GÜLLERİ SEYREDERKEN

Hayrettin DURMUŞ hayrettindurmus@gmail.com

Bir seher vakti… Öyle bir rüzgâr esiyor ki tarif edilemez. Burcu burcu koku geliyor insanın burnuna. İçin ferahlıyor, sanki büyük bir umman oluyor kalbin. Nazlı yârdan haber mi getiriyor, ona hâlimizi mi bildiriyor? Seherin bu kutlu vaktinde telâşı neden acep? Anlatılamaz bir yel bu, ama atalar güzel bir ad bulmuşlar bu rüzgâra; «Rahmet Yeli.» Gerçekten de rahmet yeli esiyor seherde. Bin bir şifayla dolu otlar uyanıyor, börtü böcek doğan günün telâşında, ağaç dalları sallanıyor aşkla. Kâinâtı süsleyen rengârenk güller uyanıyor bu vakitte. Anlaşılan rahmet yeli, gülün kokusunu cihana duyurma derdinde.
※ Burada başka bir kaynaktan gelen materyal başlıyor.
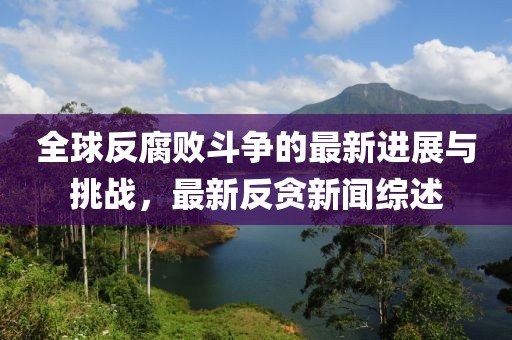 新澳资料免费精准 第13页
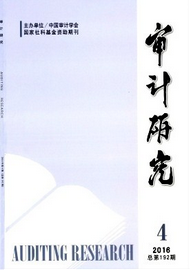 審計(jì)研究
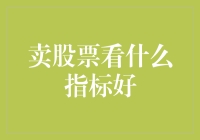 卖股票时，如何在众多指标中挑选出最靠谱的那只——从菜鸟到老股民的独门秘籍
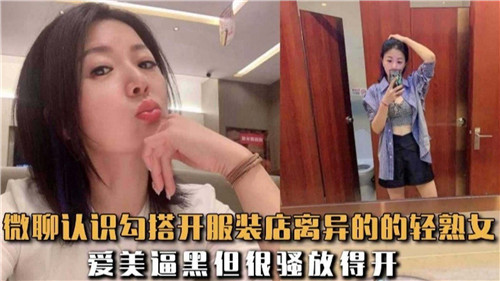 微聊认识勾搭开服装店离异的轻熟女封面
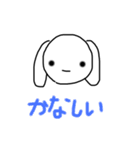 たんたん第3弾（個別スタンプ：3）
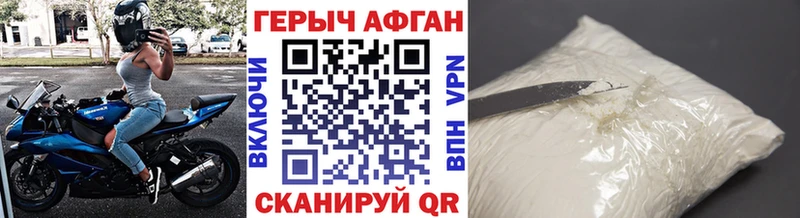 цена   Томск  ГЕРОИН Афган 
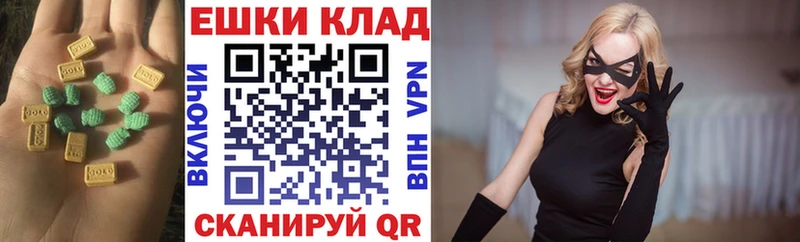 продажа наркотиков  Поворино  Экстази Punisher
Gül nâziktir. Örselenmeye gelmez. En ufak bir darbe, koparır onu dalından. Onun için gülü sevenler nâzik insanlardır. Hafifçe dokunurlar ona. Müsaade isterler koklamak için. Yanına yaklaşırken bir edebe bürünürler. Bilirler ki onlar; «Güller Gülü»nün haberiyle gelir. Büyüklerimiz gülü koklarken dudaklarından salevât-ı şerîfeyi eksik etmezlerdi. Bizim kültürümüzde gül, O’nun remziydi çünkü. Bütün güller bize; «O Güzeller Güzeli»nin kokusunu getirirdi. Bir rivâyete göre gül, kokusunu O’nun terinden almıştı. Mîrac yolculuğunun sıkletinden düşen damlalar vermişti güle kokusunu. Bu sebepten olacak ki Gül’ün torunları bile «Reyhan Çiçeği»ydi. Refîk-i A‘lâ’ya kanatlandığında kabri gül bahçesi olmuştu İki Cihan Güneşi’nin.

Bahçeye inip gülleri seyrettiniz mi hiç? Lâlenin hatırını sordunuz mu neden boynun bükük diye? Nergisin yorgunluğunu, gülün sararan benzini; «En güzeliniz benim!» dercesine salınan çiğdemi seyrettiniz mi? Bu muhteşem renklerin, bu muazzam tablonun mimarını hatırladınız mı? En güzel isimleriyle andınız mı O’nu? Toprak aynı toprak, su aynı su. Nasıl oluyor da bu topraktan farklı renklerde güller yetişiyor? Hattâ aynı dalda ayrı renkler nasıl buluşuyor? Topraktan pamuğu, bezi, bizi yaratan Allâh’ım Sen ne büyüksün ve her şeye Kādir’sin. İbret nazarıyla baktığımız her yerde, her şeyde Sen varsın!

Nasıl da çeşit çeşit güller. Güzelliğin, zarâfetin sembolü olan güllerin de bükülüyor boynu. Onların da benzi sararıyor. Şairin dediği gibi; «Arının zahmetini çekmeyen balın, seherde suyunu dökmeyen gülün kıymetini bilemezmiş.» Güzel olmak, güzel kalmak zor iş anlaşılan…

Bülbülün sesi neden bu kadar güzel, bu kadar yanıktır? Gül olmasa çıkar mıydı sesi bülbülün? O bülbül ki gülle konuşmak için dikene sarılır. «Siyah güller ak güller» içini kanatır şairin.

Toprağa bak! Damar damar yarılmış. Bağrı gözeneklerle dolu. Verimliliğine göre; killi, kumlu, humuslu demişiz adına. Bereket fışkıran şefkatli bir anne gibidir toprak. Anadolu eşmeleri, höllük yapıp elediğimiz topraklar, vazifesini yapmanın şuuruyla ağarmış kireçli tepeler hepsi «Gül»ün peşinde.

Uçsuz bucaksız çöllerde kumullar niçin bir o yana bir bu yana savrulur? Kimi arıyorlar acaba? Çöle bak! «Çölde gül olur mu?» deme. Görebilirsen güllerin en güzeli orada. Gönlü çöle dönmeyenlerin göreceği, bakanın yüreğini ırmakların çağladığı vahâya çevirecek olan «Güllerin Şâhı»dır O. Güle, gül sevdalananlara selâm olsun.